In merito a quanto apparso sulla stampa sui percorsi di abilitazione all'insergnamento, l’Università di Pisa comprende le preoccupazioni dei corsisti per le possibili conseguenze derivanti dal mancato allineamento tra le scadenze ministeriali e i tempi necessari per il completamento dei percorsi abilitanti.
L’Ateneo ha organizzato i corsi in tempi estremamente rapidi, con un impegno straordinario di docenti e personale, per consentire la conclusione delle attività nel più breve tempo possibile. Le tempistiche erano note fin dall’inizio: già il 19 marzo, in un incontro aperto a tutti gli interessati, e contestualmente alla pubblicazione del calendario, era stato comunicato che le prove finali si sarebbero svolte nel mese di luglio, offrendo a chi lo richiedeva la possibilità di rinunciare al corso con rimborso della contribuzione versata.
Considerati i vincoli normativi, il numero degli iscritti e le ore di formazione e tirocinio obbligatorie previste dalla legge, il percorso sviluppato è il più breve che potesse essere concretamente realizzato.

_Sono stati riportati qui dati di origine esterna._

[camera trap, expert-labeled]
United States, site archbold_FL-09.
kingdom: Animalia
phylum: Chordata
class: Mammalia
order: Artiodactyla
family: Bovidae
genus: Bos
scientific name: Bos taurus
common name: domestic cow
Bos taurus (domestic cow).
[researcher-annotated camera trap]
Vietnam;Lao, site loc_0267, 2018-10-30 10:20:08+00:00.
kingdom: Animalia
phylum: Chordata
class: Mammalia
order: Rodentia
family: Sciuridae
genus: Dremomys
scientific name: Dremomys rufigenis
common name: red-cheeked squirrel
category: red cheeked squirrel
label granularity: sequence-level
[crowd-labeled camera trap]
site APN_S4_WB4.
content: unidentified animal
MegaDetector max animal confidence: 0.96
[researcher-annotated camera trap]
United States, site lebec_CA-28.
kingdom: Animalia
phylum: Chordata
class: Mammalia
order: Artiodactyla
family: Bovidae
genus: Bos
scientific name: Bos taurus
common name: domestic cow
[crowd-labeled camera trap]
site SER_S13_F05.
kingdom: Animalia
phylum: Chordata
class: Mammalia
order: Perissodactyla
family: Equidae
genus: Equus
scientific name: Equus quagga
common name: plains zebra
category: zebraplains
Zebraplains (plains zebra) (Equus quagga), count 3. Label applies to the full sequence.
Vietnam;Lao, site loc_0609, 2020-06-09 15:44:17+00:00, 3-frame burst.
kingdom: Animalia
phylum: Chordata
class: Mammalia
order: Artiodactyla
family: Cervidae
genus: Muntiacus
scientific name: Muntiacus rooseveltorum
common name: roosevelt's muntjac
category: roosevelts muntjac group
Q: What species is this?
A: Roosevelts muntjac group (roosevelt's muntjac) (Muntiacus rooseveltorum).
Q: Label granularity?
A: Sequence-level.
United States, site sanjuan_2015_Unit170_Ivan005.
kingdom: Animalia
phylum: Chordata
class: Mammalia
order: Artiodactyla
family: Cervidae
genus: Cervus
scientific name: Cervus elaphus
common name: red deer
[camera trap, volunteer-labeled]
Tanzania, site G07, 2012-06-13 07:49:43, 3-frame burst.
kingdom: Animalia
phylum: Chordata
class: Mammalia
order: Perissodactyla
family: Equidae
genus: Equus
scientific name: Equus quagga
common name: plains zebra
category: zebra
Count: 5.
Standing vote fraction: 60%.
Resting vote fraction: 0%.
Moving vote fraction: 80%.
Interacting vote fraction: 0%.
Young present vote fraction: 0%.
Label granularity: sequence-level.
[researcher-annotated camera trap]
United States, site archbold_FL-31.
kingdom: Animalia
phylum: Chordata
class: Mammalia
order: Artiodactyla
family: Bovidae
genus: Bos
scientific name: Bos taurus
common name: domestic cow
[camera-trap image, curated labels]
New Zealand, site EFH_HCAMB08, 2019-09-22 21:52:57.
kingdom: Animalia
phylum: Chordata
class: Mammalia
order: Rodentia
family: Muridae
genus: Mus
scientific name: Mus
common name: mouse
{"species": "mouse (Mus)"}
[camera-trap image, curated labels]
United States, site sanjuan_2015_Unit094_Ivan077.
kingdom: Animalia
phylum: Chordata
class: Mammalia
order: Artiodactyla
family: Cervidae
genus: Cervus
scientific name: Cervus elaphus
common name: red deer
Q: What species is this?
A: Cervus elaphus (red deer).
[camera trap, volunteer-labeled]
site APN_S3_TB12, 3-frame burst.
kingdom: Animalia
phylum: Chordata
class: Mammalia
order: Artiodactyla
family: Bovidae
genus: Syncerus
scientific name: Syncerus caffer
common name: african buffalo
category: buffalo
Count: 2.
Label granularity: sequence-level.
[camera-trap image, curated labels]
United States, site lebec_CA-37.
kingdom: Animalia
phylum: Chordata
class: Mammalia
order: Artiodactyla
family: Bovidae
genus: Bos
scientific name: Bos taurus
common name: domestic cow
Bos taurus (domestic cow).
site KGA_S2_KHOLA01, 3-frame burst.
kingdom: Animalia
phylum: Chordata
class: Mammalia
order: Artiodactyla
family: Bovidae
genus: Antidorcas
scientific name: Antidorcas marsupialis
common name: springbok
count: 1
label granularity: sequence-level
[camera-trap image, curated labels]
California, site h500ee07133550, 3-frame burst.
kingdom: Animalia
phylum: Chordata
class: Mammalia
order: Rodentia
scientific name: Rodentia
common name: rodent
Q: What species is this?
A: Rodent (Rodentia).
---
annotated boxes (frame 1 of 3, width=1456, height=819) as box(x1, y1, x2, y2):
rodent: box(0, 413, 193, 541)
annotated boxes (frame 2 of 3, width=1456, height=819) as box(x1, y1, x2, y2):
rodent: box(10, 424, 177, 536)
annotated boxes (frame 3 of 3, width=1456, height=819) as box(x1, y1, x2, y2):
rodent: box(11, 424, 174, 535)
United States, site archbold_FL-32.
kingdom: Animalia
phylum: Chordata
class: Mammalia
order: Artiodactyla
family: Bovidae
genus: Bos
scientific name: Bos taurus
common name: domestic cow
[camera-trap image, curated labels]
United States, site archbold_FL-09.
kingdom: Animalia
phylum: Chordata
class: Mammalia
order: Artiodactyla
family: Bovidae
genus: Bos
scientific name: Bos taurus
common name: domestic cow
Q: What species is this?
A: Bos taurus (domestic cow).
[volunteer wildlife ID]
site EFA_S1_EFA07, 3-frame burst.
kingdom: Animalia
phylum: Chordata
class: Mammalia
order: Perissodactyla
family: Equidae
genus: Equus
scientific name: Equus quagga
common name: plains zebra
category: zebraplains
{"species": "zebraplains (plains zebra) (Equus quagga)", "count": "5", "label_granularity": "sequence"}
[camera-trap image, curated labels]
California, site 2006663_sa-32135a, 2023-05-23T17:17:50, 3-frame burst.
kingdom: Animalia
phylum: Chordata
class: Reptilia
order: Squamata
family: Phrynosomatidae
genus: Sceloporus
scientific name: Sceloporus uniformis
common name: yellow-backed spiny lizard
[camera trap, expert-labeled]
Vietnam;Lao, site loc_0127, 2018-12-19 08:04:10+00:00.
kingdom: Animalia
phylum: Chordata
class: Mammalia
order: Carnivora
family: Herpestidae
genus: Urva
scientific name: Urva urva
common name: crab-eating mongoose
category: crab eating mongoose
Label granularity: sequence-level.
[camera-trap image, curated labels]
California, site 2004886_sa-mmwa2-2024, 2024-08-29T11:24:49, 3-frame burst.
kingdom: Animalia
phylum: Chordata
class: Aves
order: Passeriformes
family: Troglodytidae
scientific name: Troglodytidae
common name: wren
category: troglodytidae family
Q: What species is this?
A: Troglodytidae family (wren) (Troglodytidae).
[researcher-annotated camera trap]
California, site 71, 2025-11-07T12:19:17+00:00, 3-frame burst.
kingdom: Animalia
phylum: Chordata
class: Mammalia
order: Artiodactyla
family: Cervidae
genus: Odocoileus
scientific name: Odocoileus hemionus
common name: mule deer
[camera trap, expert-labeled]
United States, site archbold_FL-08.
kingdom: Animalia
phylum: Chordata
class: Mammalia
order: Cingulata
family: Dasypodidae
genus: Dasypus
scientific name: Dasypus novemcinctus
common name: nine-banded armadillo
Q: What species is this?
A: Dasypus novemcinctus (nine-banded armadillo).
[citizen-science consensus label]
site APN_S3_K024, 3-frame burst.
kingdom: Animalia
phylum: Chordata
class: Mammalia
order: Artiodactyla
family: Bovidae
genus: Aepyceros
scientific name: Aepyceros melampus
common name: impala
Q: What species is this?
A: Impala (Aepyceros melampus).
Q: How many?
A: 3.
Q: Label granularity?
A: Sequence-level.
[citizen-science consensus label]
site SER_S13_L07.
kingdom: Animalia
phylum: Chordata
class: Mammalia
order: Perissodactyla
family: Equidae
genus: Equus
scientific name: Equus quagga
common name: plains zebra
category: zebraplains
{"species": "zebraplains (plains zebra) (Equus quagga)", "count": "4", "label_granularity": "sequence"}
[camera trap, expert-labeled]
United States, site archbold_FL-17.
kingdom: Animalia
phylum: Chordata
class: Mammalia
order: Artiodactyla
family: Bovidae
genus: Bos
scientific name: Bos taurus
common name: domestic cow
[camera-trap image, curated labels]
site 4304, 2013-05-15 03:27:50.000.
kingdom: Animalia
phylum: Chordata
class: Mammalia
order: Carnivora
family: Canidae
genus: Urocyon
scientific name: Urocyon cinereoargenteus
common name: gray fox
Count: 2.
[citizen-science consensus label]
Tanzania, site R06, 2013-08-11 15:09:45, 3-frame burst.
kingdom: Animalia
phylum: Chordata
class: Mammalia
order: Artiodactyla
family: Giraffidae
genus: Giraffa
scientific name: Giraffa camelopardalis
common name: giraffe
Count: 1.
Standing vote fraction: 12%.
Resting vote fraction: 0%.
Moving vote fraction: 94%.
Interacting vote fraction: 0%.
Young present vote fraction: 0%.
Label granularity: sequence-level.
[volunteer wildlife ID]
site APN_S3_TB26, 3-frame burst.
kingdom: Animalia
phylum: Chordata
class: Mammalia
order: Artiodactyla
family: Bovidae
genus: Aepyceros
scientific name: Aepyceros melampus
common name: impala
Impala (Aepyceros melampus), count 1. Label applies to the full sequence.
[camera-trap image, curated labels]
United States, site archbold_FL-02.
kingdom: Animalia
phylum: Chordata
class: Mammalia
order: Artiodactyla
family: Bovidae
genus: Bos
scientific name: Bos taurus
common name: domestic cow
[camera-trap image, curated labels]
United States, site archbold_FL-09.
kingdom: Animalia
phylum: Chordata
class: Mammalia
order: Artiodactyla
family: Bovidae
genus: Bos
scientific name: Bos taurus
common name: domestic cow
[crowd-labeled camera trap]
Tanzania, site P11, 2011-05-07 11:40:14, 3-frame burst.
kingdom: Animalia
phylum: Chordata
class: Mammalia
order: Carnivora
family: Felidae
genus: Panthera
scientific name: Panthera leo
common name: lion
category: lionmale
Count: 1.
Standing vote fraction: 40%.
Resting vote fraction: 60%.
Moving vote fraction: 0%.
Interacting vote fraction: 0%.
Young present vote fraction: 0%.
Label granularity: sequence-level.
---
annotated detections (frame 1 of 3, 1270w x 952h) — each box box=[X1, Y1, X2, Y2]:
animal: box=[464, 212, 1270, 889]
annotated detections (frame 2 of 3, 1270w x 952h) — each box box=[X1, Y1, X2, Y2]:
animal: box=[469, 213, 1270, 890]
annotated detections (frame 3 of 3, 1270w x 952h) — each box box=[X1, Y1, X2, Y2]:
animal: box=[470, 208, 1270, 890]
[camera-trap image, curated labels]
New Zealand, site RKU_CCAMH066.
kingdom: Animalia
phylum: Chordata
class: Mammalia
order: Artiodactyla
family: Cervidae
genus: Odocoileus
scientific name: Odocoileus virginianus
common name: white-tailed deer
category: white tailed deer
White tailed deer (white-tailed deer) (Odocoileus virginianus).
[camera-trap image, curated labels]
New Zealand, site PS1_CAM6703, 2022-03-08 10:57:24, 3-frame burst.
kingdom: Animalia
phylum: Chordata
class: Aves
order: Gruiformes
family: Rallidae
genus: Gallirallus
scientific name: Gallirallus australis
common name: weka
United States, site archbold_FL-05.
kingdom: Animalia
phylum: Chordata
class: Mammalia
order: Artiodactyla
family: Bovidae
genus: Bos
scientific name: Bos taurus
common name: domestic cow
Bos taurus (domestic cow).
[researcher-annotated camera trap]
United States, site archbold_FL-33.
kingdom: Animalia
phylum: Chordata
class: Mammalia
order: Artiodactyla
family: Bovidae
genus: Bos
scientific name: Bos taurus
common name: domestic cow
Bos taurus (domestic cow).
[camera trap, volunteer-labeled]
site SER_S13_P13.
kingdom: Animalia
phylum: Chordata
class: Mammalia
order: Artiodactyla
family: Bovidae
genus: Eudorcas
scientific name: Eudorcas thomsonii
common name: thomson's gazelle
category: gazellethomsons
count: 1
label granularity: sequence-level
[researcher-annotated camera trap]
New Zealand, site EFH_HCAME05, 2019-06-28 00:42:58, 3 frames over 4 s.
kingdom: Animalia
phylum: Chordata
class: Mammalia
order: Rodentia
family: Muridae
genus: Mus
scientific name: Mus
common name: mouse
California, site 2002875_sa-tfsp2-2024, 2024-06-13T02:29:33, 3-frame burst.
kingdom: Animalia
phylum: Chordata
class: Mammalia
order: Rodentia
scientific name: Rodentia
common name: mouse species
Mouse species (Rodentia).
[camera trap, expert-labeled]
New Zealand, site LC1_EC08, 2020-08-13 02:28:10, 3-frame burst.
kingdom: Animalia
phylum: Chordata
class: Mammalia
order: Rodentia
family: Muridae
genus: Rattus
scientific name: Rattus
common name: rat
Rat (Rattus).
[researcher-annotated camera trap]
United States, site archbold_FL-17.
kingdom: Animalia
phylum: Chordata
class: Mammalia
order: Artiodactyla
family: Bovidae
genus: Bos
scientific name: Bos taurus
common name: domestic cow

Il calendario adottato dall’Università di Pisa è stato pertanto definito nel pieno rispetto della normativa e di quanto richiesto dal Ministero dell'Istruzione e del Merito e dal Ministero dell’Università e della Ricerca e rappresenta la soluzione più rapida compatibile con il completamento delle attività formative obbligatorie. Un anticipo delle date non è quindi purtroppo possibile.
L’Università di Pisa condivide l’auspicio che un intervento diretto del Ministero dell'Istruzione e del Merito consenta di adeguare le scadenze amministrative nazionali, in modo da evitare che i corsisti subiscano effetti negativi derivanti da una situazione che non dipende dagli Atenei.